A. Streamlining Board of Directors' Duties and Pre-Voting Procedures in 
Mergers

    In subpart C, the Board proposes to remove the definition of 
``clear and conspicuous'' from Sec.  708a.301, which is repeated from 
Sec.  708a.101 in subpart A. This definition mandates specific 
formatting, such as bold type and a minimum 12-point font size. The 
Board believes this level of prescription is unnecessary and can hinder 
effective communication. It locks credit unions into a rigid standard 
that may not be optimal across different media, such as print and 
digital formats, and prevents them from using design principles that 
could more effectively draw member attention to key disclosures. While 
the FCU Act requires member notice, they are silent on specific 
formatting. This definition creates a legal test that is not based on 
the best reading of the statute. Removing this definition will allow 
credit unions the flexibility to design disclosures that are effective 
and clear for their members.
    The Board also proposes to revise the pre-board-vote notice 
requirements contained in Sec.  708a.303(b)(1), which mandates credit 
unions to publish a notice in a general circulation newspaper. The 
requirement to publish notice in a newspaper may no longer be one of 
the more effective methods for communicating with members in the 
digital age, while imposing unnecessary costs. The proposal would 
require the notice to appear on the member home banking landing page, 
if the credit union has one.
    Finally, the Board proposes a minor revision to the due diligence 
reporting requirements in Sec.  708a.304(d). The proposal would remove 
the requirement for the board to describe how the board located the 
merger partner and negotiated the merger agreement in its submission to 
the NCUA. The Board believes that requiring a narrative on these 
specific internal processes is overly intrusive and micromanages the 
board's deliberative functions. The critical regulatory objective is to 
ensure the board has conducted sufficient due diligence to conclude 
that a merger serves the members' best interests. The focus of the 
Board's review should be on the justification for that conclusion, not 
the step-by-step procedural history of the negotiations. This change 
streamlines the reporting requirements, focusing on the substantive 
outcome of the board's decision-making process.

################

SET PROBLEM: How would the passage on the Board's proposed changes to credit union merger procedures go on? Write its next part, starting right after its final sentence.

DATA BLOCK:
################

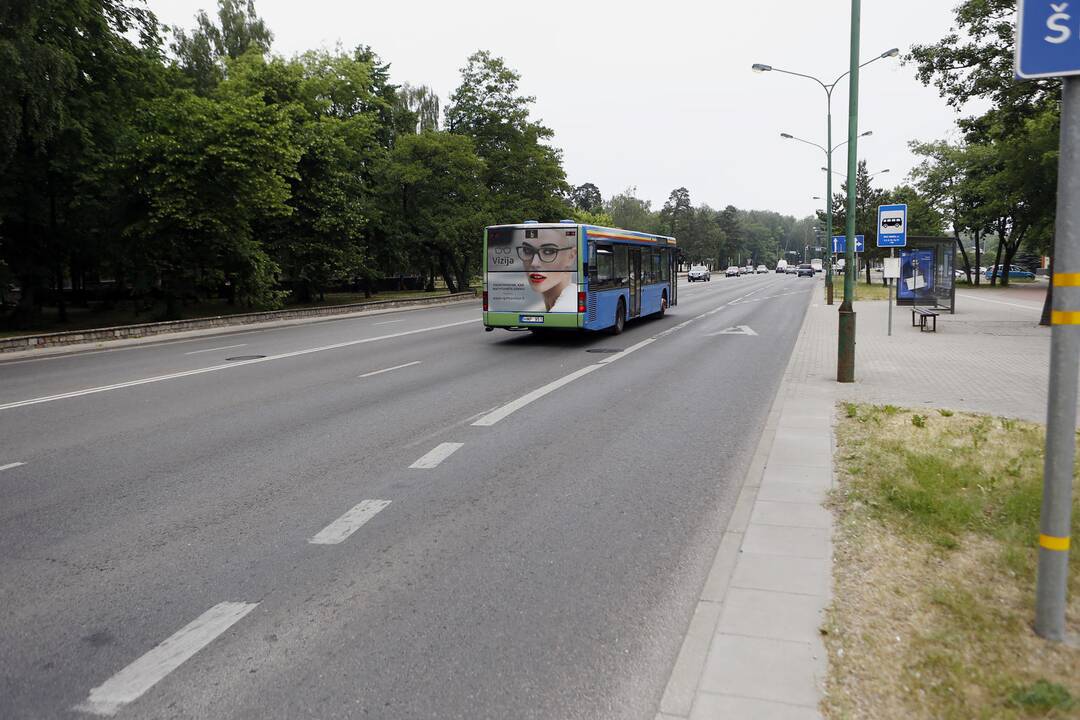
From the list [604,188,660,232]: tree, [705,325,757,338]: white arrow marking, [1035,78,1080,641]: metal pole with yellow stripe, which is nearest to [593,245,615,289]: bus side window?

################

RESULT BELOW:
    The Board invites public comment on these proposed changes. 
Specifically, the Board seeks comment on whether the elimination of 
these provisions provides boards with appropriate flexibility while 
still protecting member interests. The Board also seeks comment about 
whether the credit union's Supervisory Committee should supplement the 
review of the merger to ensure the members' best interests are served.

B. Modernizing and Simplifying Member Communications and Disclosures in 
Mergers

    The Board is proposing several amendments to modernize regulations 
governing communications and disclosures to members, eliminating overly 
prescriptive, inflexible, and unnecessary requirements.
    The Board proposes to remove the highly prescriptive formatting 
requirements in Sec.  708a.305(e)(2). This provision dictates that 
certain text must be placed in a box on the front of a single, 
otherwise blank piece of paper and placed at a specific point in the 
notice package. Such prescriptive measures will not necessarily result 
in better member comprehension, and the Board believes that eliminating 
these specific formatting rules will reduce administrative burden.
    The Board also proposes to make a minor technical amendment to 
Sec.  708a.305(f) by removing redundant language. The rule currently 
requires communications to be written ``in a manner that is simple and 
easy to understand. Simple and easy to understand means the 
communications are written in plain language . . .'' This proposal 
would remove specific plain language requirements. This change improves 
the clarity and conciseness of the regulation.
    The Board invites public comment on these proposed changes. The 
Board is particularly interested in comments on whether removing the 
prescriptive definitions and formatting requirements would allow credit 
unions to provide more effective disclosures to members.

C. Elimination of Non-Regulatory Guidance in Mergers

    Finally, the Board proposes to improve the clarity and function of 
its regulations by removing another section that only provides non-
binding guidance. The Board proposes to eliminate Sec.  708a.312, 
``Voting guidelines,'' in its entirety.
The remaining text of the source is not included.